I’m in favor of taking a breather, but that was posted before 10 a.m., so we had plenty of time left in the day for conditions to deteriorate.
With so much material to consume and understand out there, it’s little wonder that people gravitate to familiar, comfortable sources — especially when choosing television channels and internet websites. Too often, a "comfortable" source is one with a slant on the world with which we agree.
In unsettled times, comfort is something we all seek. Yet, comfort can be quite elusive when people are worried about their jobs, their health, and most recently protests over unequal application of rights protecting justice and liberty. It’s not necessarily a bad thing to have preconceptions challenged.
After selecting and aggregating information, people usually choose sides. Each of us decides what information we will accept or reject, what we will do with it, and what risks we might take if a response is warranted.
With today’s data overload, it has become increasingly difficult to separate unbiased news reports from self-serving misinformation — not to mention slick propaganda pieces created by anonymous "bad actors" interested only in sowing dissent for political or financial gain. If people become so intrenched that they refuse to consider facts and opinions that don’t conform to their established view, compromise — much less reasonable solutions — becomes impossible.
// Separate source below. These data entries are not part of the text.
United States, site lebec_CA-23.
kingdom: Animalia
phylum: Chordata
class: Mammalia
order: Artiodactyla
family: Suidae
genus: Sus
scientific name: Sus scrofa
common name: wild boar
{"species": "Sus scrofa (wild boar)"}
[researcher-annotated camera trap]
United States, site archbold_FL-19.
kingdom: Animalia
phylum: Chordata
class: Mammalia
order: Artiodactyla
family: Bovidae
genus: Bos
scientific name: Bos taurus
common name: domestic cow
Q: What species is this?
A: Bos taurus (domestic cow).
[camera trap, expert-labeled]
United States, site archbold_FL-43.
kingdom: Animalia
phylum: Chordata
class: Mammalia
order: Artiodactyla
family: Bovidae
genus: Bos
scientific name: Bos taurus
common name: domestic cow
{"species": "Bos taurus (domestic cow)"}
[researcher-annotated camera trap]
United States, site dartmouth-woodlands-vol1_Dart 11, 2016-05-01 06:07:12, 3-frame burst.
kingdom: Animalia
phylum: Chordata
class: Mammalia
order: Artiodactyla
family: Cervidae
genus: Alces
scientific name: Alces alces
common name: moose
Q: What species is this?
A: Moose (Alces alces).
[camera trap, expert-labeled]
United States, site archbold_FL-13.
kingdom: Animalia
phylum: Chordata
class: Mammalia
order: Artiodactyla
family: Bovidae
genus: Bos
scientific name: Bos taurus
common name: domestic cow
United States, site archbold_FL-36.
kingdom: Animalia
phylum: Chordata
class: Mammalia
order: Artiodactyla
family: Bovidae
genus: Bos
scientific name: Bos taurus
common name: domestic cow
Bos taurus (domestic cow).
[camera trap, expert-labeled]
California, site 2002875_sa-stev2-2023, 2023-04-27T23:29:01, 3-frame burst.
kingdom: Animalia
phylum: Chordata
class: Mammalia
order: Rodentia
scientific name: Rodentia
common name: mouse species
Police Sergeant Joe Friday, the detective played by Jack Webb on the radio-television-movie franchise series "Dragnet," became famous for the catchphrase, "Just the facts, ma’am," even though I challenge you to find a clip of him saying that. He frequently said something similar, but never those exact words, according to many people with even more time on their hands than I do.
Regardless, honestly is still the best policy.
Reliable information is vital when basic facts are disputed. Seemingly reliable sources sometimes provide contradictory information confirming what we suspect, or what we are eager to believe, the truth is. One of my teachers in high school told us the world is filled with people who go through life thinking, "Don’t confuse me with the facts." Decades later, little has changed, but now we can’t agree on what the facts are.
After a career in the newspaper industry, I tend to give news messengers — especially most who are in the print media — benefit of the doubt. I know how journalists are trained. I know the standard to which they strive. But obviously, some have strayed from that training in the pursuit of fame and success, building their careers not on facts, but on opinions based on partial truths.
It’s nothing new. In the late 19th century, during the age of "yellow journalism," newspapers were established not so much to cover news, but to promote specific philosophies.
In Brownwood during that time, maybe a dozen newspapers existed for that precise purpose. A similar situation exists today, with websites being created to espouse the owners’ particular political views. The major difference? Yellow journalists had limited readership and didn’t pretend to deal in facts. Today, websites look legitimate and enjoy worldwide readership.
At times during the 20th century, Americans trusted the messengers because their agenda was providing accurate information. Today, just as in the late-1800s, the buyer must be beware if the goal is valid information rather than propaganda. Look for products that offer multiple sides and attribution. Avoid sources that offer simple solutions to complex issues or aren’t willing to issue corrections.
Even when reading sources and reporters you trust, read with skepticism. That’s not necessarily a condemnation of the reporting, because newsmakers they quote have been known to throw up smokescreens.
It’s especially important during an election year, when misinformation blossoms on every side.